**Problem statement**: Word for word, retype every entry in the listing.

** begin Data section **

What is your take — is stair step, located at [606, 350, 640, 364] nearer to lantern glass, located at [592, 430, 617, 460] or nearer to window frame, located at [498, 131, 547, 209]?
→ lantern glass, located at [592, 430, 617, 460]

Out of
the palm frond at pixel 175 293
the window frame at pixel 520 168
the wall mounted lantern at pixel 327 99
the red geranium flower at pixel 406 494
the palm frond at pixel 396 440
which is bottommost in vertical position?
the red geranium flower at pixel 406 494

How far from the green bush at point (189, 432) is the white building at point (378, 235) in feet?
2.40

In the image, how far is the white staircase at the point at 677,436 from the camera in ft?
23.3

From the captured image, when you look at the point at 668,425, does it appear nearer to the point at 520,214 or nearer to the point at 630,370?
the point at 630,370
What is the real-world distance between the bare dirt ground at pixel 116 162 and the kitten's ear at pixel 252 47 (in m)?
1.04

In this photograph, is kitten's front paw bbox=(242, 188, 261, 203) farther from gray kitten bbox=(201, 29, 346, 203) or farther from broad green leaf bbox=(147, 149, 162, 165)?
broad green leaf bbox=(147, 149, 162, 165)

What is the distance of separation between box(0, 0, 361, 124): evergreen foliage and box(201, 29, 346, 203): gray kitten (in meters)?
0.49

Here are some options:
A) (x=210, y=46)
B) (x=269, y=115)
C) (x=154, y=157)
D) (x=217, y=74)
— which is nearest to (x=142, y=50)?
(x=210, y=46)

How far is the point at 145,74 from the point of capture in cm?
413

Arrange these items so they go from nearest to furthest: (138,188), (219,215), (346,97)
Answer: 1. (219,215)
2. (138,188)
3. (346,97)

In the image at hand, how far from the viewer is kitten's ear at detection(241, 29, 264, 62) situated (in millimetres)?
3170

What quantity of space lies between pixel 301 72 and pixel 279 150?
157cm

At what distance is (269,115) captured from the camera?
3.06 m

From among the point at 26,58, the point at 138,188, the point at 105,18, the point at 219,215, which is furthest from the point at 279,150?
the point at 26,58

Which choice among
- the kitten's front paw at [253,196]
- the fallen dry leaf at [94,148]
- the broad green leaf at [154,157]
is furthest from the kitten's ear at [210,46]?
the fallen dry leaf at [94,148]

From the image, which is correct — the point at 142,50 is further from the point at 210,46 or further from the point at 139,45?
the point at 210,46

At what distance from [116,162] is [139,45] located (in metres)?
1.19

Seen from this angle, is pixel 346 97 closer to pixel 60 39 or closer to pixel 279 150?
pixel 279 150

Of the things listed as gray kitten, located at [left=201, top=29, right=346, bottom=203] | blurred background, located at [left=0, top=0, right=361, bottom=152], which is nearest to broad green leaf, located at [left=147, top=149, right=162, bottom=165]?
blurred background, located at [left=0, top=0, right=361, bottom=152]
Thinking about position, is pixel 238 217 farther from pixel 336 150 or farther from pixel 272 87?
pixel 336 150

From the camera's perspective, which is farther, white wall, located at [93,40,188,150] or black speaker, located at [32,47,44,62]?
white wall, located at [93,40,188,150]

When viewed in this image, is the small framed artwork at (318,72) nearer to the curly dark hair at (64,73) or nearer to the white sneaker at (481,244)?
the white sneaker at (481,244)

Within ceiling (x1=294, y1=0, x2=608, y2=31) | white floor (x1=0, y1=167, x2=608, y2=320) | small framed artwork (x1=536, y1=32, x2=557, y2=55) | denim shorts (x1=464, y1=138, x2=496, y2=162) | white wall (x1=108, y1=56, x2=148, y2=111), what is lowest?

** end Data section **

**Worked answer**:
What is your take — is stair step, located at [606, 350, 640, 364] nearer to lantern glass, located at [592, 430, 617, 460] or nearer to window frame, located at [498, 131, 547, 209]?
→ lantern glass, located at [592, 430, 617, 460]

Out of
the palm frond at pixel 175 293
the window frame at pixel 520 168
the wall mounted lantern at pixel 327 99
the red geranium flower at pixel 406 494
the palm frond at pixel 396 440
which is bottommost in vertical position?
the red geranium flower at pixel 406 494

How far from the green bush at point (189, 432) is the white building at point (378, 235) in feet?
2.40

In the image, how far is the white staircase at the point at 677,436 from the camera in ft?
23.3

From the captured image, when you look at the point at 668,425, does it appear nearer to the point at 520,214 or nearer to the point at 630,370?
the point at 630,370
What is the real-world distance between the bare dirt ground at pixel 116 162 and the kitten's ear at pixel 252 47 (in m)?
1.04

In this photograph, is kitten's front paw bbox=(242, 188, 261, 203) farther from gray kitten bbox=(201, 29, 346, 203) or farther from broad green leaf bbox=(147, 149, 162, 165)?
broad green leaf bbox=(147, 149, 162, 165)

What is the distance of separation between box(0, 0, 361, 124): evergreen foliage and box(201, 29, 346, 203): gray kitten (in meters)?
0.49

Here are some options:
A) (x=210, y=46)
B) (x=269, y=115)
C) (x=154, y=157)
D) (x=217, y=74)
— which is nearest to (x=142, y=50)?
(x=210, y=46)

How far is the point at 145,74 from the point of capture in cm?
413

Arrange these items so they go from nearest to furthest: (138,188), (219,215), (346,97)
Answer: 1. (219,215)
2. (138,188)
3. (346,97)

In the image at hand, how far from the viewer is kitten's ear at detection(241, 29, 264, 62) situated (in millimetres)?
3170

What quantity of space lies between pixel 301 72 and pixel 279 150?
157cm

At what distance is (269,115) captured from the camera?
3.06 m

From among the point at 26,58, the point at 138,188, the point at 105,18, the point at 219,215, which is furthest from the point at 279,150?
the point at 26,58

Which choice among
- the kitten's front paw at [253,196]
- the fallen dry leaf at [94,148]
- the broad green leaf at [154,157]
is furthest from the kitten's ear at [210,46]?
the fallen dry leaf at [94,148]

From the image, which is correct — the point at 142,50 is further from the point at 210,46 or further from the point at 139,45?
the point at 210,46

At what distance from [116,162] is [139,45] located (in metres)?
1.19

Seen from this angle, is pixel 346 97 closer to pixel 60 39 or closer to pixel 279 150?
pixel 279 150

Of the things listed as gray kitten, located at [left=201, top=29, right=346, bottom=203] | blurred background, located at [left=0, top=0, right=361, bottom=152], which is nearest to broad green leaf, located at [left=147, top=149, right=162, bottom=165]?
blurred background, located at [left=0, top=0, right=361, bottom=152]
Thinking about position, is pixel 238 217 farther from pixel 336 150 or farther from pixel 272 87?
pixel 336 150

From the camera's perspective, which is farther, white wall, located at [93,40,188,150] or black speaker, located at [32,47,44,62]?
white wall, located at [93,40,188,150]

When viewed in this image, is the small framed artwork at (318,72) nearer to the curly dark hair at (64,73) or nearer to the white sneaker at (481,244)?
the white sneaker at (481,244)

Within ceiling (x1=294, y1=0, x2=608, y2=31) | white floor (x1=0, y1=167, x2=608, y2=320) | small framed artwork (x1=536, y1=32, x2=557, y2=55) | denim shorts (x1=464, y1=138, x2=496, y2=162) | white wall (x1=108, y1=56, x2=148, y2=111), what is lowest?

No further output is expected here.